The debug output of test.py:

i:0 x:3 angle:16.875 temp_ratio:1.487950167156238

i:1 x:5 angle:14.0625 temp_ratio:2.478956018164758

i:2 x:9 angle:12.65625 temp_ratio:4.465286834155914

i:3 x:17 angle:11.953125 temp_ratio:8.439323891175796

i:4 x:35 angle:12.3046875 temp_ratio:5.789904885125893

i:5 x:71 angle:12.48046875 temp_ratio:5.032966228779621

i:6 x:143 angle:12.568359375 temp_ratio:4.730200489592899

i:7 x:285 angle:12.5244140625 temp_ratio:4.8763623970819365

i:8 x:569 angle:12.50244140625 temp_ratio:4.953290377438017

i:9 x:1137 angle:12.491455078125 temp_ratio:4.992775700434724

i:10 x:2273 angle:12.4859619140625 temp_ratio:5.012781638626532

i:11 x:4547 angle:12.48870849609375 temp_ratio:5.00275648657824

i:12 x:9095 angle:12.490081787109375 temp_ratio:4.997760566192296

i:13 x:18189 angle:12.489395141601562 temp_ratio:5.0002571422601125

i:14 x:36379 angle:12.489738464355469 temp_ratio:4.9990085084823885

i:15 x:72757 angle:12.489566802978516 temp_ratio:4.999632738899387

i:16 x:145513 angle:12.489480972290039 temp_ratio:4.9999449189572935

Outer Angle: 12.489481° (0.217983 radians)

 17 iterations

i:0 x:1 angle:5.625 temp_ratio:0.5024192861881558

i:1 x:3 angle:8.4375 temp_ratio:1.4969879141751483

i:2 x:7 angle:9.84375 temp_ratio:3.484206070569177

i:3 x:15 angle:10.546875 temp_ratio:7.458464753883468

i:4 x:29 angle:10.1953125 temp_ratio:4.8089534136859875

i:5 x:59 angle:10.37109375 temp_ratio:5.868754898574653

i:6 x:117 angle:10.283203125 temp_ratio:5.290680825352222

i:7 x:233 angle:10.2392578125 temp_ratio:5.039344675133663

i:8 x:465 angle:10.21728515625 temp_ratio:4.9216980490912

i:9 x:931 angle:10.228271484375 temp_ratio:4.9798888469004545

i:10 x:1863 angle:10.2337646484375 temp_ratio:5.009456067926628

i:11 x:3725 angle:10.23101806640625 temp_ratio:4.9946326089967545

i:12 x:7451 angle:10.232391357421875 temp_ratio:5.002034336024518

i:13 x:14901 angle:10.231704711914062 temp_ratio:4.998330976959963

i:14 x:29803 angle:10.232048034667969 temp_ratio:5.000182031973311

i:15 x:59605 angle:10.231876373291016 temp_ratio:4.999256348415878

i:16 x:119211 angle:10.231962203979492 temp_ratio:4.999719151172038

i:17 x:238423 angle:10.23200511932373 temp_ratio:4.999950581815801

Inner Angle: 10.232005° (0.178582 radians)

 18 iterations

angle: (12.489480972290039, 10.23200511932373)

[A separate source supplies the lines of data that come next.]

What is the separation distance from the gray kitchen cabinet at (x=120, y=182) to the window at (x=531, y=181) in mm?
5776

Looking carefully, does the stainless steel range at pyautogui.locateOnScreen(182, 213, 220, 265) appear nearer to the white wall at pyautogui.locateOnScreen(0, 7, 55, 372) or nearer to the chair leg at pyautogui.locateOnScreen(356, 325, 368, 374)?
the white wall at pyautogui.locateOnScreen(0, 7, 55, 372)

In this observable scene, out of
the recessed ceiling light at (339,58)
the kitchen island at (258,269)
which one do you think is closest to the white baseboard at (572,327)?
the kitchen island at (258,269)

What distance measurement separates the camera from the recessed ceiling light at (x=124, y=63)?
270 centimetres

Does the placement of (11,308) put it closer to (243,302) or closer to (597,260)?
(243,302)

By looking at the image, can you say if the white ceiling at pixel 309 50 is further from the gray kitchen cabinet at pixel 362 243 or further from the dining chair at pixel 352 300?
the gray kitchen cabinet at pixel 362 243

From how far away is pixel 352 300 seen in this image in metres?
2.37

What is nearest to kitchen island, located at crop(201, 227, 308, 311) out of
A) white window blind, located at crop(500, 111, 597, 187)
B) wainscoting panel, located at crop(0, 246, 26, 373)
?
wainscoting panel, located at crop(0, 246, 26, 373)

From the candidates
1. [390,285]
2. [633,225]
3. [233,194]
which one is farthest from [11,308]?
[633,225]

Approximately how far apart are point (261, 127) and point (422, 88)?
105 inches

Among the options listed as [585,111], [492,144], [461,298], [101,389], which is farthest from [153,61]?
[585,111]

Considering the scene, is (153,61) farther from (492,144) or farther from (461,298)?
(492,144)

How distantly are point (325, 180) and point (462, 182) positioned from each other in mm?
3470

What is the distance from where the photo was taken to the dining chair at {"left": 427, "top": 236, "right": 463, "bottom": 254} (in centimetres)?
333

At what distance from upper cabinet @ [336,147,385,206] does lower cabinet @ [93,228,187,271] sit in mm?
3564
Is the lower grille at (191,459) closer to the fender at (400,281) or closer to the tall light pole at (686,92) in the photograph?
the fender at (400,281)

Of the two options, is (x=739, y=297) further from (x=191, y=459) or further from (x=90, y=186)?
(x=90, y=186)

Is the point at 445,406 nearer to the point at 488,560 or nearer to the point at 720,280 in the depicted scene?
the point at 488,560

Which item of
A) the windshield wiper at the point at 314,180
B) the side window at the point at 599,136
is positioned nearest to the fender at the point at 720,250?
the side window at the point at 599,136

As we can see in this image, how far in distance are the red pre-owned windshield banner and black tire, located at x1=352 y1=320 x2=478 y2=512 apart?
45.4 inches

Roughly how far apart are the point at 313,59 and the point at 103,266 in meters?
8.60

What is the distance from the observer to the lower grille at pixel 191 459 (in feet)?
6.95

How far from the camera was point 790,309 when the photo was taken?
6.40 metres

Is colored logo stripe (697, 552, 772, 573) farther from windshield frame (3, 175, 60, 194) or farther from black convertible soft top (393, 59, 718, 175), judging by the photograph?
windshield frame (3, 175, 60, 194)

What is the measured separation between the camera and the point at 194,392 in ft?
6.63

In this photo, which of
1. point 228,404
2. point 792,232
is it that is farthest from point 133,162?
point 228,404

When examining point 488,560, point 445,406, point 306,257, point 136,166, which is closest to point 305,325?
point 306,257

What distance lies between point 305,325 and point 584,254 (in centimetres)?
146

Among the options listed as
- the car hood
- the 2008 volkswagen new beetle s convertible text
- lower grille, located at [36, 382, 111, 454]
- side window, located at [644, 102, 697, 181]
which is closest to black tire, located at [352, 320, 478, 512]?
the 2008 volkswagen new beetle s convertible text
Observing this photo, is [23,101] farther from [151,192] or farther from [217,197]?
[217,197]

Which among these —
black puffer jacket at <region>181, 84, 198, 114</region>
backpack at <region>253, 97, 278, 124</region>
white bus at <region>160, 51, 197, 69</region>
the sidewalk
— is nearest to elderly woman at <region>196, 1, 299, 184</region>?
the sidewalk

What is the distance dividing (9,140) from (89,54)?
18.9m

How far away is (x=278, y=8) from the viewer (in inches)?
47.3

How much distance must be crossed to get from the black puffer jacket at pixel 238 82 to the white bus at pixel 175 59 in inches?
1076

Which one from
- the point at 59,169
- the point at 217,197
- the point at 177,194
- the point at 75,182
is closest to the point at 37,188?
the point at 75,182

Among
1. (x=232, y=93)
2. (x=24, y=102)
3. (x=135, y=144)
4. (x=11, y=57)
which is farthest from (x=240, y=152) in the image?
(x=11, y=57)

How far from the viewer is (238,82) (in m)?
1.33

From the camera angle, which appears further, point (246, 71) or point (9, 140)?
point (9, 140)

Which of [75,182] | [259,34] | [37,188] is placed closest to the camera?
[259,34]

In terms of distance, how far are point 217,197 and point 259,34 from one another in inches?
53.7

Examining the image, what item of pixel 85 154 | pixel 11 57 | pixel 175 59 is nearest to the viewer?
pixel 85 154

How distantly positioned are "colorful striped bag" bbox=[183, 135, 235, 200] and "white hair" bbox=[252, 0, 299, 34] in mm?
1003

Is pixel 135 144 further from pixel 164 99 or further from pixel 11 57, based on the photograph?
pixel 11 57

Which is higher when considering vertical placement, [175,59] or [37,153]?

One final note is that this example has simplified the heliostat mirror angle to an altitude adjustment only. In the general case, where the target is not located along the azimuth axis, the algorithm is applied to the vector plane created by the incident and reflected light vectors.